Short task =>
Reproduce every line of the data below, keeping each character unchanged.

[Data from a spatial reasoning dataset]
────────────────────────────────────────

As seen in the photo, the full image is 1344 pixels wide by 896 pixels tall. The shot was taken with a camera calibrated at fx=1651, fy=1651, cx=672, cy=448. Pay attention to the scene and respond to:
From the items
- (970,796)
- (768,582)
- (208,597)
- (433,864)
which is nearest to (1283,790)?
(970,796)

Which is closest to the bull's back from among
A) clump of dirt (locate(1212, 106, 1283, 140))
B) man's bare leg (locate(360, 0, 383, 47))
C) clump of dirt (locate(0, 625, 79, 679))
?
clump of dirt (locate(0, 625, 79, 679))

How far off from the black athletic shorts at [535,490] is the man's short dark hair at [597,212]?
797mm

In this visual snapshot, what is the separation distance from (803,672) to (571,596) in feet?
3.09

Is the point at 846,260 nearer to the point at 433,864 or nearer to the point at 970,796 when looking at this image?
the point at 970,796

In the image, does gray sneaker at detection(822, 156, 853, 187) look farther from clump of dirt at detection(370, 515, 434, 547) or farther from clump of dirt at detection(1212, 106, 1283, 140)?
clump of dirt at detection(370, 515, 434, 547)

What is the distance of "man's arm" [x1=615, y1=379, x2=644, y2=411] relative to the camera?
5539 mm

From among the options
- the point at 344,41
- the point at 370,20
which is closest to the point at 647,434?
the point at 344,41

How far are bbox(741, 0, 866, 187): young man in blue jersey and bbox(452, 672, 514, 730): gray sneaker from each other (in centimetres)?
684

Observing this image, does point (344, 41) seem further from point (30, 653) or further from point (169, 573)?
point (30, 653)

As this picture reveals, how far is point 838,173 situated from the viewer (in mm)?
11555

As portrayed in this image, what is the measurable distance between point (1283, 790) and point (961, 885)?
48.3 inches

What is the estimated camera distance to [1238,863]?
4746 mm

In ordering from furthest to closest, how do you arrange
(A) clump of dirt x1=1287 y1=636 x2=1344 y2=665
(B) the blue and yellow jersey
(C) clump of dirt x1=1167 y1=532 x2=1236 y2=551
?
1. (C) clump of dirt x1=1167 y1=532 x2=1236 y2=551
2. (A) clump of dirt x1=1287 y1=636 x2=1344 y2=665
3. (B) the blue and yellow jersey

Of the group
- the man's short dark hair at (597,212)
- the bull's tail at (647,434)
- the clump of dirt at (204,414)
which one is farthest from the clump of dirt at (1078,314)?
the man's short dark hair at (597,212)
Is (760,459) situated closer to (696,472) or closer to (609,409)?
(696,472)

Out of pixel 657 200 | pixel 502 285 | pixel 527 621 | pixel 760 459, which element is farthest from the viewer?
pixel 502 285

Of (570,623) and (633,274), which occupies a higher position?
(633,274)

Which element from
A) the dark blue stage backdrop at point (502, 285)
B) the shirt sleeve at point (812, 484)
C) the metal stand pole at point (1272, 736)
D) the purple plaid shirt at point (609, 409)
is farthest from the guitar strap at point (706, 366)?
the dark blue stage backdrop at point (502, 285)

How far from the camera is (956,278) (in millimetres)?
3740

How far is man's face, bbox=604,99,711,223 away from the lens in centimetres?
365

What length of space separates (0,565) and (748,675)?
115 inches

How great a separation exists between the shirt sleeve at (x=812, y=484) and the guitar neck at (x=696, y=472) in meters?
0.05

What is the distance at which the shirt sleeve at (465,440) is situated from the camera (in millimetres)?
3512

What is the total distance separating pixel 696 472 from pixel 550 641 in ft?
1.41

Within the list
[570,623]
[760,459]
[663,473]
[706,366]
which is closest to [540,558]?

────────────────────────────────────────

The solution =>
As seen in the photo, the full image is 1344 pixels wide by 896 pixels tall. The shot was taken with a camera calibrated at fx=1651, fy=1651, cx=672, cy=448. Pay attention to the scene and respond to:
From the items
- (970,796)
- (768,582)
- (208,597)
- (433,864)
which is nearest to (1283,790)?
(970,796)

Which is closest to the bull's back from among
A) clump of dirt (locate(1212, 106, 1283, 140))
B) man's bare leg (locate(360, 0, 383, 47))
C) clump of dirt (locate(0, 625, 79, 679))
?
clump of dirt (locate(0, 625, 79, 679))

How far off from the black athletic shorts at [535,490] is the man's short dark hair at [597,212]?
797mm

In this visual snapshot, what is the separation distance from (803,672) to (571,596) in feet?
3.09

Is the point at 846,260 nearer to the point at 433,864 or nearer to the point at 970,796 when looking at this image?
the point at 970,796

In the image, does gray sneaker at detection(822, 156, 853, 187) look farther from clump of dirt at detection(370, 515, 434, 547) or farther from clump of dirt at detection(1212, 106, 1283, 140)?
clump of dirt at detection(370, 515, 434, 547)

What is the distance of "man's arm" [x1=615, y1=379, x2=644, y2=411] relative to the camera?
5539 mm

From among the options
- the point at 344,41
- the point at 370,20
which is closest to the point at 647,434?
the point at 344,41

How far are bbox(741, 0, 866, 187): young man in blue jersey and bbox(452, 672, 514, 730): gray sneaker from each other (in centimetres)?
684

Observing this image, does point (344, 41) seem further from point (30, 653) or further from point (169, 573)?
point (30, 653)

As this picture reveals, how far is point 838,173 situated from the viewer (in mm)?
11555

As portrayed in this image, what is the measurable distance between point (1283, 790) and point (961, 885)?
48.3 inches

What is the estimated camera distance to [1238,863]?
4746 mm

In ordering from furthest to closest, how do you arrange
(A) clump of dirt x1=1287 y1=636 x2=1344 y2=665
(B) the blue and yellow jersey
(C) clump of dirt x1=1167 y1=532 x2=1236 y2=551
?
1. (C) clump of dirt x1=1167 y1=532 x2=1236 y2=551
2. (A) clump of dirt x1=1287 y1=636 x2=1344 y2=665
3. (B) the blue and yellow jersey

Of the group
- the man's short dark hair at (597,212)
- the bull's tail at (647,434)
- the clump of dirt at (204,414)
which one is farthest from the clump of dirt at (1078,314)?
the man's short dark hair at (597,212)
Is (760,459) situated closer to (696,472) or closer to (609,409)?
(696,472)

Out of pixel 657 200 | pixel 502 285 | pixel 527 621 | pixel 760 459, which element is farthest from the viewer?
pixel 502 285

Of (570,623) and (633,274), which occupies a higher position?
(633,274)

Which element from
A) the dark blue stage backdrop at point (502, 285)
B) the shirt sleeve at point (812, 484)
C) the metal stand pole at point (1272, 736)
D) the purple plaid shirt at point (609, 409)
is farthest from the guitar strap at point (706, 366)?
the dark blue stage backdrop at point (502, 285)

How far from the camera is (956,278) (in millimetres)?
3740

How far is man's face, bbox=604,99,711,223 away from the lens in centimetres?
365

What length of space separates (0,565) and (748,675)?
115 inches

How great a separation exists between the shirt sleeve at (x=812, y=484) and the guitar neck at (x=696, y=472) in meters?
0.05

What is the distance at which the shirt sleeve at (465,440) is situated from the camera (in millimetres)?
3512

What is the total distance separating pixel 696 472 from pixel 550 641 in ft?
1.41

Within the list
[570,623]
[760,459]
[663,473]
[706,366]
which is closest to [540,558]?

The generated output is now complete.